» **WHAT NEEDS TO BE DONE**:
Format the rows from the line containing "At what distance" through the end of the rows as a Markdown table with two columns, Number and Line. Give each line its own numbered table row, leave out blank lines, and leave the pictures out of the answer.

» **EXERCISE MATERIALS**:
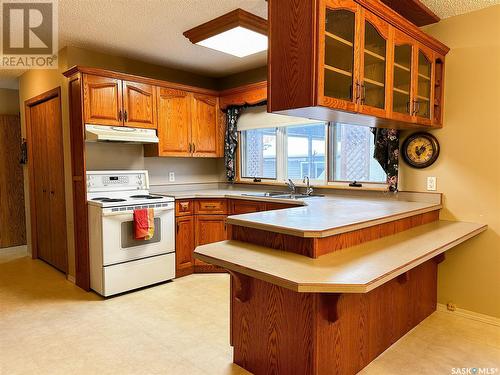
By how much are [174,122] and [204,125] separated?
0.44 meters

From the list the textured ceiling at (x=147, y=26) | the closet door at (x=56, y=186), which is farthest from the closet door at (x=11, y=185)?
the textured ceiling at (x=147, y=26)

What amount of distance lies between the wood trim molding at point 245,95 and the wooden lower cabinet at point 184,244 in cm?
150

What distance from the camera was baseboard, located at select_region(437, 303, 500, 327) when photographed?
8.89ft

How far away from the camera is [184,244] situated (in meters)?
3.88

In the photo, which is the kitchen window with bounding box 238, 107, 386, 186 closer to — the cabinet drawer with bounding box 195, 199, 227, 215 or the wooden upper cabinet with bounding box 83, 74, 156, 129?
the cabinet drawer with bounding box 195, 199, 227, 215

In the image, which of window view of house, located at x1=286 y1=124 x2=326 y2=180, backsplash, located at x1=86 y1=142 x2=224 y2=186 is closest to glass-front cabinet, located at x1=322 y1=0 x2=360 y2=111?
window view of house, located at x1=286 y1=124 x2=326 y2=180

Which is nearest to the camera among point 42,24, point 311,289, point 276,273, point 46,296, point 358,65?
point 311,289

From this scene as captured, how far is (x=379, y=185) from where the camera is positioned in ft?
11.1

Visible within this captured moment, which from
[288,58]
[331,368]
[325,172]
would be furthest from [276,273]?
[325,172]

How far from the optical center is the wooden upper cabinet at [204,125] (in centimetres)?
427

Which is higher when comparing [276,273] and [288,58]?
[288,58]

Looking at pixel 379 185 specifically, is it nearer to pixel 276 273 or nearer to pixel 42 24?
pixel 276 273

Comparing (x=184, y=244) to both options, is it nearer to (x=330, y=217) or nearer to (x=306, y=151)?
(x=306, y=151)

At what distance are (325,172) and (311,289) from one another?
252cm
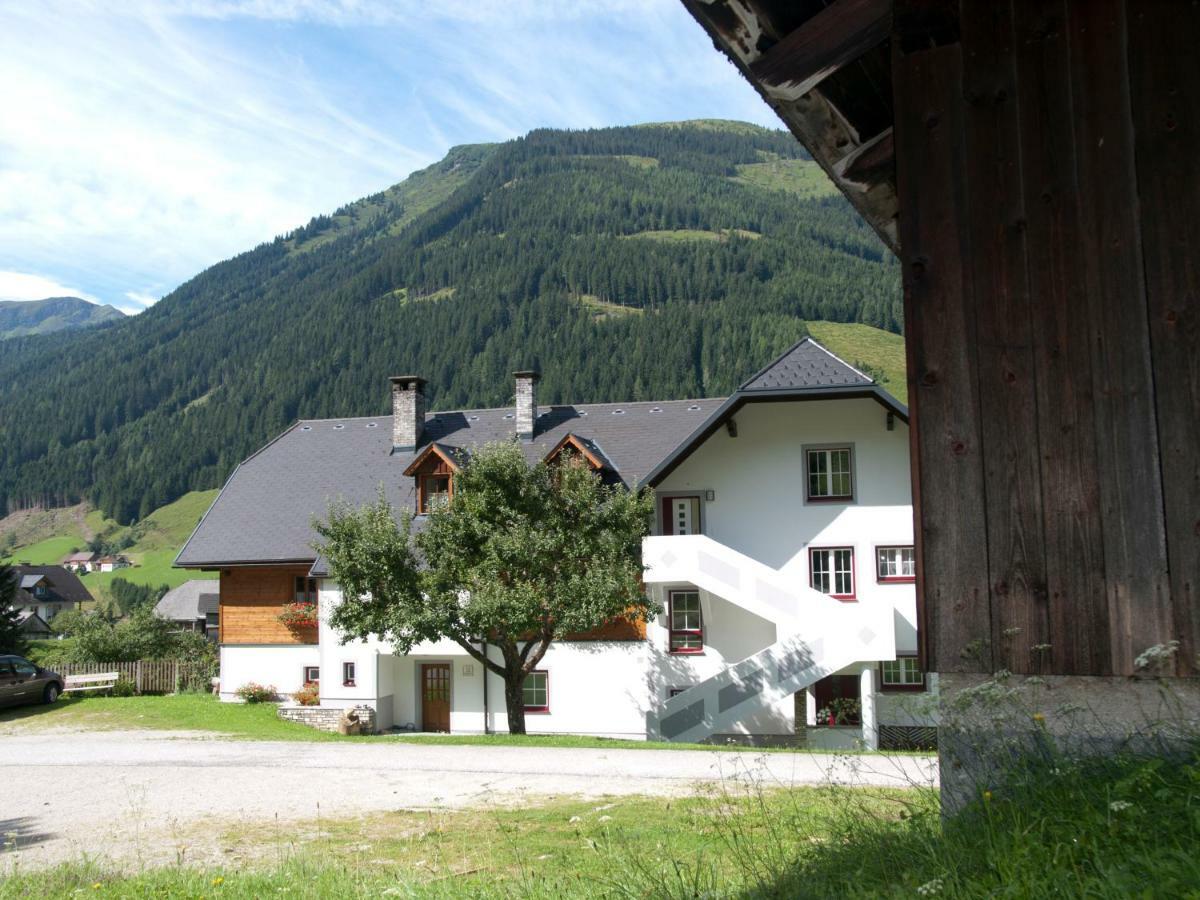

» **EXERCISE RESULT**:
| Number | Line |
|---|---|
| 1 | At what distance are (325,172) and (311,289) from one another? |
| 2 | 252cm |